Einer seiner Vorgänger, wenn auch in etwas schwieriger Traditionslinie, war diesen Weg einst täglich gegangen. Als Johannes Hassenpflug nach Bestimmung vom 14. Oktober 1789, dem Jahr der Französischen Revolution, Stadtschultheiß – also Bürgermeister – der Neustadt Hanau wurde, war das Neustädter Rathaus seit gerade einmal 56 Jahren in Betrieb. Einen „tüchtigen, pflichttreuen Beamten“1 brauchte man im Rathaus der Neustadt, weil die von französischen und Schweizer Hugenotten sowie von flämischen und wallonischen Calvinisten und aus Frankfurt kommenden Reformierten bewohnte Stadt nach Ausbruch der Revolution in Frankreich zum Fluchtort vieler Revolutionsgegner geworden war.
Schwierig ist die bürgermeisterliche Traditionslinie, weil es seit dem 1. Juni 1597 Hanau zweimal gab: Hanau Altstadt und Hanau Neustadt. Philipp Ludwig II. hatte an diesem Tag einen Vertrag mit calvinistischen Glaubensflüchtlingen aus den Spanischen Niederlanden und der Wallonie sowie Frankfurter Reformierten geschlossen, die ‚Kapitulation der Neustadt Hanau‘. Sie gilt als Gründungsakt des zweiten Hanau. Bis 1821 dauerte die Zweistädtezeit.
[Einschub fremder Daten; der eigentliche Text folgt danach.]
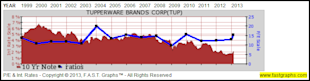Tupperware Brands Corp: Fundamental Stock Research Analysis image TUP3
Der Oberbürgermeister ist immer noch nicht am Haus angekommen. Er musste erst noch einmal kurz zum Brüder-Grimm-Denkmal des Bildhauers Syrius Eberle von 1896 schauen, als hätte er sagen wollen: ‚Jetzt gehe ich zu einem Haus, das ihr ganz bestimmt gekannt habt. Wir werden da gleich eine Tafel anbringen für eine Frau, mit der ihr einmal befreundet wart.‘ Wo auf dem Neustädter Marktplatz seit 1896 das Nationaldenkmal der Brüder Jacob und Wilhelm Grimm steht, hatte sich seit 1768 der Röhrenbrunnen mit dem hessischen Löwen obendrauf und Leda mit dem Schwan am Sockel befunden.2 Der Brunnen wich dem Grimm-Denkmal, kam auf die Philipp-Ludwig-Anlage am Paradeplatz, dem heutigen Freiheitsplatz, und wurde dann am 19. März 1945 beim alliierten Luftangriff auf Hanau zerstört.
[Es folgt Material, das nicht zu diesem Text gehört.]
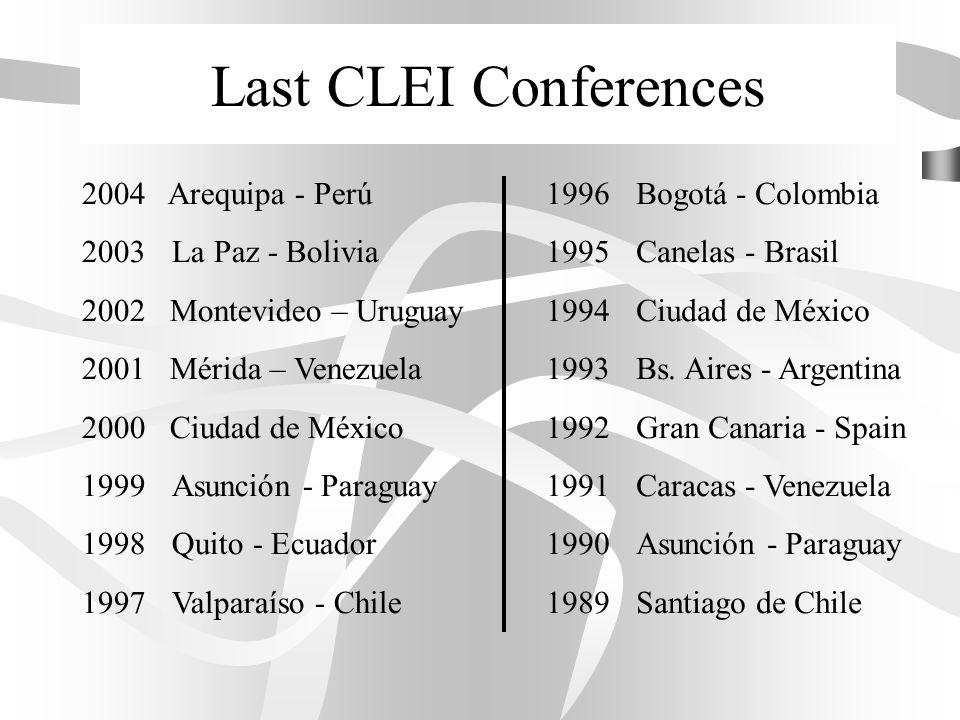 Last CLEI Conferences 2004 Arequipa - Perú 2003La Paz - Bolivia 2002 Montevideo – Uruguay 2001 Mérida – Venezuela 2000 Ciudad de México 1999Asunción - Paraguay 1998Quito - Ecuador 1997Valparaíso - Chile 1996Bogotá - Colombia 1995Canelas - Brasil 1994Ciudad de México 1993Bs.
Haus Lossow heute. Im zweiten Stock wohnt Elfriede Lossow
Mag der Weg über den kalten Markt auch ungebührlich gedehnt werden, so passt es doch gut zu der noch viel längeren Geschichte des Vergessens, der Unklarheit über das Wohnhaus der Hassenpflugs.
Auch der Verweis auf die Glaubensflüchtlinge in der Neustadt gleich zu Beginn dieses Buches ist durchaus berechtigt. Er macht nämlich klar, dass die Märchensammlung der Brüder Grimm auch eine ‚deutsch-französische‘ Angelegenheit war. Viel stärker, als man bis heute oft noch meint und als die Brüder es erkennen ließen. Das vorliegende Buch über Marie Hassenpflug erzählt von dieser deutsch-französischen Angelegenheit, und schon am Anfang sind wir mitten drin; denn Claus Kaminsky kommt jetzt am Haus Lossow an, leider nicht direkt an diesem Haus, sondern am – wie gesagt – ziemlich schlichten Nachfolgebau.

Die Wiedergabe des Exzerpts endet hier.